A review by daumari
The Cooking Gene: A Journey Through African American Culinary History in the Old South by Michael W. Twitty

5.0

ugh I once again forgot to put in the right edition (and I thought I did, but maybe this was before I deliberately entered ISBN numbers) so my page numbers are off.

anyway, Twitty is a lyrical author, and here he has crafted a gorgeous, personal narrative that feels the weight of historical trauma and a yearning for what was lost due to institutional slavery obscuring names, places, and lineages. This knowledge (and book) is derived from his crowdfunded Southern Discomfort tour, seeking out the old foodways and digging into his own ancestry with genealogists and historians. The family tree in the book goes back generations, but this is the achievement of hard digging, as many slave records merely give first names, if at all as part of the dehumanizing process.

The structure felt rambly, which I initially disliked, but in the author's note at the end, he says if he could've given a linear timeline he would've considered it, but instead the genre-shifting narrative that revealed itself to him as he learned about the ancestors is what he arrived at, and it makes the story all the more stronger. At the end of most chapters are relevant recipes, though once again I did not try to cook any of them.

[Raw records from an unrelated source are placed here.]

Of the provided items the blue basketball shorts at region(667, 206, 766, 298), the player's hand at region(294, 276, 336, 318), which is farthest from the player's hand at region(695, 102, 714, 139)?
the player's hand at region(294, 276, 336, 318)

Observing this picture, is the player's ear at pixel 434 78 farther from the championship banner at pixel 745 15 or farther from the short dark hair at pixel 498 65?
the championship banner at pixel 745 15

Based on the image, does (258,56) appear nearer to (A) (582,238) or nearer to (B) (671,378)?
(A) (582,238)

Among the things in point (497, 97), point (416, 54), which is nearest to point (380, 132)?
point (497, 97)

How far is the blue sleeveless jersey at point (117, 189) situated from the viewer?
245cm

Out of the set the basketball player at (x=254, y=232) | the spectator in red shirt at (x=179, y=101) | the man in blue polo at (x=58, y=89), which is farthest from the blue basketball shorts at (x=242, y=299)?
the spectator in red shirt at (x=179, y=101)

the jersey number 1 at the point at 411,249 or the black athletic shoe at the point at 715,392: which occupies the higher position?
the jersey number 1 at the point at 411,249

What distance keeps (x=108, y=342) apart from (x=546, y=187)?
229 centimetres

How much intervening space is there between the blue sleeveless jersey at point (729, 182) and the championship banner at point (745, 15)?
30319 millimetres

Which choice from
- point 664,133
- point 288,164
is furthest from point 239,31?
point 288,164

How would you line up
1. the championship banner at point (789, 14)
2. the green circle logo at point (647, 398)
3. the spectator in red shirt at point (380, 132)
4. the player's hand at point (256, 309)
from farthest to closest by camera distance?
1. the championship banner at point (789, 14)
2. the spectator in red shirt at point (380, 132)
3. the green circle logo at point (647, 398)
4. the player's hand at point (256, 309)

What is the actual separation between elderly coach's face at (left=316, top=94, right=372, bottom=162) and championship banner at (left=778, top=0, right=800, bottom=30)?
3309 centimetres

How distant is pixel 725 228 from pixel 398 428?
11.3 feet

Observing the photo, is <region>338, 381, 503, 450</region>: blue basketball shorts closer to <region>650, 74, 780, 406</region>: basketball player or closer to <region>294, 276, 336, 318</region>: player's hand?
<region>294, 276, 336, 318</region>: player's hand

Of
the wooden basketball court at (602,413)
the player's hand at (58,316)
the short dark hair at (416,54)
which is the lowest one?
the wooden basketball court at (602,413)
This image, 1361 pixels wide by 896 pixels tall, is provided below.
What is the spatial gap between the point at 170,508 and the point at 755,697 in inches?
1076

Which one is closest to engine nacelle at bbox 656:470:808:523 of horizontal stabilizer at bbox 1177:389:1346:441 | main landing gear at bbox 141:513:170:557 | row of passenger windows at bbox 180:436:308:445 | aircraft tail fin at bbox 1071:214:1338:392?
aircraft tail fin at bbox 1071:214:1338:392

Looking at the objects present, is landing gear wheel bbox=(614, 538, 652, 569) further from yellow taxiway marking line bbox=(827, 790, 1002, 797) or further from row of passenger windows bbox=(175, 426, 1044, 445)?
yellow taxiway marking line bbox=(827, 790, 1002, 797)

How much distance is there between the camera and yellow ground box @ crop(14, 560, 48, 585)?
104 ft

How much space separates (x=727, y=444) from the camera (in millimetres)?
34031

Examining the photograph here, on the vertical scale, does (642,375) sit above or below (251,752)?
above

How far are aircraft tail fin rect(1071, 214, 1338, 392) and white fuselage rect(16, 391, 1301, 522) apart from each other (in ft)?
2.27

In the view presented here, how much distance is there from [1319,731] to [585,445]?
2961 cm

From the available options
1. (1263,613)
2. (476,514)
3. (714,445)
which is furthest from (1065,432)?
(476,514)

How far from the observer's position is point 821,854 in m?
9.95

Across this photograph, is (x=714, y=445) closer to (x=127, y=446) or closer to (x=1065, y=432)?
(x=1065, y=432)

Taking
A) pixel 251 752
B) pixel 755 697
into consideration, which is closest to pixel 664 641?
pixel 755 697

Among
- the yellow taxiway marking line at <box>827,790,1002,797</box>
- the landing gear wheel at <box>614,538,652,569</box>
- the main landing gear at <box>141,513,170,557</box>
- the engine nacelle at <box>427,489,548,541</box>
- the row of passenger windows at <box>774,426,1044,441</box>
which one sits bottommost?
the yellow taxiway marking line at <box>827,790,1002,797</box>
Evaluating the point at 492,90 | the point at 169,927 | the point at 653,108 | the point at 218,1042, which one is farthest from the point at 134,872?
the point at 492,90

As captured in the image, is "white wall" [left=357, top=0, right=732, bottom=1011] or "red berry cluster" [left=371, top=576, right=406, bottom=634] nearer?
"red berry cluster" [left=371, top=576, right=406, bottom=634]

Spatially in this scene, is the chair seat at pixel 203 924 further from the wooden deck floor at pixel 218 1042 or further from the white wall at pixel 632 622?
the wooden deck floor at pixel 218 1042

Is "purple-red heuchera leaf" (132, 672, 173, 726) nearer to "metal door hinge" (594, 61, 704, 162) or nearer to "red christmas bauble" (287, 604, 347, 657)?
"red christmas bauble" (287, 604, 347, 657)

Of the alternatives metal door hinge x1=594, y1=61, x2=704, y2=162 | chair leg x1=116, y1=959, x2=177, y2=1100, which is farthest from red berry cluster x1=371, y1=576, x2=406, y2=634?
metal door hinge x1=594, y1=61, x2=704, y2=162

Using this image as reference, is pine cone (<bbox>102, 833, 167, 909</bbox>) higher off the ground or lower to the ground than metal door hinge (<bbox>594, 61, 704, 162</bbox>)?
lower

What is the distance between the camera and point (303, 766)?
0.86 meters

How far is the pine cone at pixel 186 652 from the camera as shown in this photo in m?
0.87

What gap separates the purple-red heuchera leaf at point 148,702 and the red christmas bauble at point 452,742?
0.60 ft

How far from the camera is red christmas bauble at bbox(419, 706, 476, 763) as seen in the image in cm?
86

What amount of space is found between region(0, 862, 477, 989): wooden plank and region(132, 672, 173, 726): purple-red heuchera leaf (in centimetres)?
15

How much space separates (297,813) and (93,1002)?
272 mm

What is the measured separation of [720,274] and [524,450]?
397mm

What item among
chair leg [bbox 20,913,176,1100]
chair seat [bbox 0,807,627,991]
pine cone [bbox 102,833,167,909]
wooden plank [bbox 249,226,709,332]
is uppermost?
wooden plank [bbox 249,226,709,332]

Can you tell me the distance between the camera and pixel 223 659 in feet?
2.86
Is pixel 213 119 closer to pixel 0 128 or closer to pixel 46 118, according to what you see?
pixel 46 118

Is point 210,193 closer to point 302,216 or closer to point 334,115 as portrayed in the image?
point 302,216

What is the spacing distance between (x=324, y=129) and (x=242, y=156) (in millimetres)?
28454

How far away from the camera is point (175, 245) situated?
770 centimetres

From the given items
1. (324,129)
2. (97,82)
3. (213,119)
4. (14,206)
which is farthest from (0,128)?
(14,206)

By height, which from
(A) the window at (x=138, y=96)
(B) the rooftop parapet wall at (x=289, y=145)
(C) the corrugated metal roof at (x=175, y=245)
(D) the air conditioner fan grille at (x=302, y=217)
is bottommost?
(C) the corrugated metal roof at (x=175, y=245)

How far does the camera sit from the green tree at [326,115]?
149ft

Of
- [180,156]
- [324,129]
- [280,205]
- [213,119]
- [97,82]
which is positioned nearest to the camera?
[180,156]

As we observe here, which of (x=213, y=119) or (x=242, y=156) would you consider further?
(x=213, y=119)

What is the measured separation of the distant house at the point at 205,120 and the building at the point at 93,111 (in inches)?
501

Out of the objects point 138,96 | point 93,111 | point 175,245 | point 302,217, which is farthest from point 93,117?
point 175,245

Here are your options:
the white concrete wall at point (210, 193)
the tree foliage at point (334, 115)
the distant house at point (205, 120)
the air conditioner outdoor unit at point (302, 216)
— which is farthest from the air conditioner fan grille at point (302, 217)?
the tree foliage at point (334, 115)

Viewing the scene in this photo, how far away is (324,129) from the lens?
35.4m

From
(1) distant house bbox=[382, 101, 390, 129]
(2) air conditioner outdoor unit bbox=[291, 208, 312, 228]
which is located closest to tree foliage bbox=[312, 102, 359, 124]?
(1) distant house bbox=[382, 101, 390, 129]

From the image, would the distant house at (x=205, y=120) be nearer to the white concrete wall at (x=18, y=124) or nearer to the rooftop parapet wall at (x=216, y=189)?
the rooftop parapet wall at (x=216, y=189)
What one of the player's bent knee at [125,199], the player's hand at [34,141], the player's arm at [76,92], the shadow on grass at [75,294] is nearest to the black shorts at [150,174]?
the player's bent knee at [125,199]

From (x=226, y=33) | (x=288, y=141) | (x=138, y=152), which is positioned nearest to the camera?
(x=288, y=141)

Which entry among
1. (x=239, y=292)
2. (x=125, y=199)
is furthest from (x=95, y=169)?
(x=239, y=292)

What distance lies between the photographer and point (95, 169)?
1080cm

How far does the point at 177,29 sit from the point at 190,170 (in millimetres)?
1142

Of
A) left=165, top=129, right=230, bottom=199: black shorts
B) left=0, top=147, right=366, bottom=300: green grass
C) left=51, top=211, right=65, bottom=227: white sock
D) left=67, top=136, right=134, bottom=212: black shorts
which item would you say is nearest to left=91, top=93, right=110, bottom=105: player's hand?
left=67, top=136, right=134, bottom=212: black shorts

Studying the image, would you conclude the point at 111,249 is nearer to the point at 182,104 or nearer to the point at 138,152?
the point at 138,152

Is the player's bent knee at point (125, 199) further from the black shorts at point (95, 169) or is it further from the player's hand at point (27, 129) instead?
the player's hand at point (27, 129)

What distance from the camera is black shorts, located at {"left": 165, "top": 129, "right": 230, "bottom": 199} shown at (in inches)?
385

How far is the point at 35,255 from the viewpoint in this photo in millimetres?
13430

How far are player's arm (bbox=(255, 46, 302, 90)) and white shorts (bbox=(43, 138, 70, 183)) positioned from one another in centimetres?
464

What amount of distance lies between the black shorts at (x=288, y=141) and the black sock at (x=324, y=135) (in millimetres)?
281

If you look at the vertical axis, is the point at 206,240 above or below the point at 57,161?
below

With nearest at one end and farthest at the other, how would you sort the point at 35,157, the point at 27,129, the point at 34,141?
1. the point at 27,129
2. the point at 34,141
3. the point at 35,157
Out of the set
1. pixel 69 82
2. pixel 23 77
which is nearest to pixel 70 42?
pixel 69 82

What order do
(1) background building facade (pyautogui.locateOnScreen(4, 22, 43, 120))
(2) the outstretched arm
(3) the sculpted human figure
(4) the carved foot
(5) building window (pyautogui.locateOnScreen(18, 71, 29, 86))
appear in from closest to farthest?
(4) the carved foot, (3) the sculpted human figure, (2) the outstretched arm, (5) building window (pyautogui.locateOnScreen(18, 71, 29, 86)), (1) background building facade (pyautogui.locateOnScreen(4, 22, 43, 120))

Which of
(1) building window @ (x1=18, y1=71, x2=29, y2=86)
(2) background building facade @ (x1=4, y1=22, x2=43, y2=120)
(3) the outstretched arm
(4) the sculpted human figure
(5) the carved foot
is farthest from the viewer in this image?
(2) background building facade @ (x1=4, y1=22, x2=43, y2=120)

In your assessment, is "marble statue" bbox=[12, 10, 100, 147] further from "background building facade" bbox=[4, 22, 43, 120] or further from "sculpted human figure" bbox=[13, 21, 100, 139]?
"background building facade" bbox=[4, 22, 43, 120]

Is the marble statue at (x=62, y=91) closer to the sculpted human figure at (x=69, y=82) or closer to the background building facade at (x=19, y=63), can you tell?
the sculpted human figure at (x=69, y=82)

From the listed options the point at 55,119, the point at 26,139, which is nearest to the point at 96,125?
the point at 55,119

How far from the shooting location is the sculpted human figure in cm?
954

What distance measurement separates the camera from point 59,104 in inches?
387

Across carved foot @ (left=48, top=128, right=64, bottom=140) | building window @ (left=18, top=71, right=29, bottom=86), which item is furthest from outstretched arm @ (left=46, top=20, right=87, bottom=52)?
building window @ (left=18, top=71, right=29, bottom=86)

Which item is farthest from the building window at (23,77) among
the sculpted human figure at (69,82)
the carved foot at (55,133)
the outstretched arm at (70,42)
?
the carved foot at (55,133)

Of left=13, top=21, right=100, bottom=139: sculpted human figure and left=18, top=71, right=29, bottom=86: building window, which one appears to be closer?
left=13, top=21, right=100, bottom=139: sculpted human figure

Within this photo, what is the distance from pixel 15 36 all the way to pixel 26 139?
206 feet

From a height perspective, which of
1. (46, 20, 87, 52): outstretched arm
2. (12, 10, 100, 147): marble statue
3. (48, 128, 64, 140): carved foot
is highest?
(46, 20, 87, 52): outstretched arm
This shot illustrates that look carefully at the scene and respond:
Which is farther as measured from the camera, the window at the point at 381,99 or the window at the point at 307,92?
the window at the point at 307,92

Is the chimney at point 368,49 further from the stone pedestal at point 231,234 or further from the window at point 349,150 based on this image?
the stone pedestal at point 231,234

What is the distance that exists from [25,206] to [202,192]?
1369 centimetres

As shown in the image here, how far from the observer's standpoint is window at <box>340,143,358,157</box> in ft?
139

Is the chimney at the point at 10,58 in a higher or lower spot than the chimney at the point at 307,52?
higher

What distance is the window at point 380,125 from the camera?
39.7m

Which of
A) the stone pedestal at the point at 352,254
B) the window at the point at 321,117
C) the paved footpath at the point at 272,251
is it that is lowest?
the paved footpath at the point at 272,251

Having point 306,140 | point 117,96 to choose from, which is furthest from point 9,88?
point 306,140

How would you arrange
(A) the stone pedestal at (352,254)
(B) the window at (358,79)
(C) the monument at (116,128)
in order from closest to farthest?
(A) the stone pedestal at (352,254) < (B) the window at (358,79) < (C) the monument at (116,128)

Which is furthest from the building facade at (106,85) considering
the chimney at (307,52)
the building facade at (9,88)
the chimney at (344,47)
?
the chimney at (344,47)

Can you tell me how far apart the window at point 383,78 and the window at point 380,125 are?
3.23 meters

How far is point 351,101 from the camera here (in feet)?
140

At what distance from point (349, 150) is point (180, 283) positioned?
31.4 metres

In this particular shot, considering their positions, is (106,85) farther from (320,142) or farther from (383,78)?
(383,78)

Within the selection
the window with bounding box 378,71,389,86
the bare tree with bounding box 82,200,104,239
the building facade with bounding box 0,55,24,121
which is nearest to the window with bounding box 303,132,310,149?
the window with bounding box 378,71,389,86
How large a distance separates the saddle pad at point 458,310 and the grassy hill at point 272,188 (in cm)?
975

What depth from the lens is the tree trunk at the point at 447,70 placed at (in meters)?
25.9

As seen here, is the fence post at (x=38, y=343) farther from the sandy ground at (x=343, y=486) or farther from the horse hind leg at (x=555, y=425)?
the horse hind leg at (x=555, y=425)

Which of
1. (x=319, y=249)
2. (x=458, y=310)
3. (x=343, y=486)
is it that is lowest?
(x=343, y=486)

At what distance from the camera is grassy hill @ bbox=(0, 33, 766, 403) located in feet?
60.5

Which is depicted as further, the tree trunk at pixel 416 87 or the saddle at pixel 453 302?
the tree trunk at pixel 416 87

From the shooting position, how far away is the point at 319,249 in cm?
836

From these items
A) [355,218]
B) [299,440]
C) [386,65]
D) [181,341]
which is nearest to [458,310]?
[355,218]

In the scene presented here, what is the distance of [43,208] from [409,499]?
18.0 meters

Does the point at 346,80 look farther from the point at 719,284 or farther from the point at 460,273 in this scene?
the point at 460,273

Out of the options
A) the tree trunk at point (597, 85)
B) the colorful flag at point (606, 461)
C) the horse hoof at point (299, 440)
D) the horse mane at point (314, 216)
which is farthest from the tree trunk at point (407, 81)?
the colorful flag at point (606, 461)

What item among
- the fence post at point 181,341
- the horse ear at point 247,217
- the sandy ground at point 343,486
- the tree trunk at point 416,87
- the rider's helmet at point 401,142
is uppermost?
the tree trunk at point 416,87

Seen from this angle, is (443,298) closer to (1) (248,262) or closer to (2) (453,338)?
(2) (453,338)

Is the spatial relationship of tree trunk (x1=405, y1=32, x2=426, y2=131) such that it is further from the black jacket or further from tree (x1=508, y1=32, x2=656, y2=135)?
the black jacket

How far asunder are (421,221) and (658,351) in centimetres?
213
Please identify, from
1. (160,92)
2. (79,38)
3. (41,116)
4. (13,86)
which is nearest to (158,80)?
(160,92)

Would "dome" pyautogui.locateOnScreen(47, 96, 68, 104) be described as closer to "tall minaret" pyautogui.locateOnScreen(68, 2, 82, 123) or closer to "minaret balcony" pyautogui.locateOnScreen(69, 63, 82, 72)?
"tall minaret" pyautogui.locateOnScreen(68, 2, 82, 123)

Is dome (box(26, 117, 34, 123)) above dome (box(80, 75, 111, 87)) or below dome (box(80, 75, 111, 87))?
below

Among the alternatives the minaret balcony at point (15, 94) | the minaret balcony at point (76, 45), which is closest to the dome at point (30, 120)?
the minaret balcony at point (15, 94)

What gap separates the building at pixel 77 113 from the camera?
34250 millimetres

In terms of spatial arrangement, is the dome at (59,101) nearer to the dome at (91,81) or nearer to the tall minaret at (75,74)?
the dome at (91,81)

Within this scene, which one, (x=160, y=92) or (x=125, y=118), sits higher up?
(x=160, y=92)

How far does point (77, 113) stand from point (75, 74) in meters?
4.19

Between genealogists and a DNA test, Twitty finds he's about a quarter Caucasian, and there are several points in his great^3+ grandparent line where forcible assault introduced white men into his family tree, and this is explored through visiting both the Bellamy plantation and a few weeks in Ireland/England (though for the latter, he finds more familiar culinary DNA between the foodstuffs of west Africa to the South than England).

I initially started reading this last spring, but had to return it. I resumed at the beginning of 2019 when a library hold came back. Might reread earlier chapters too.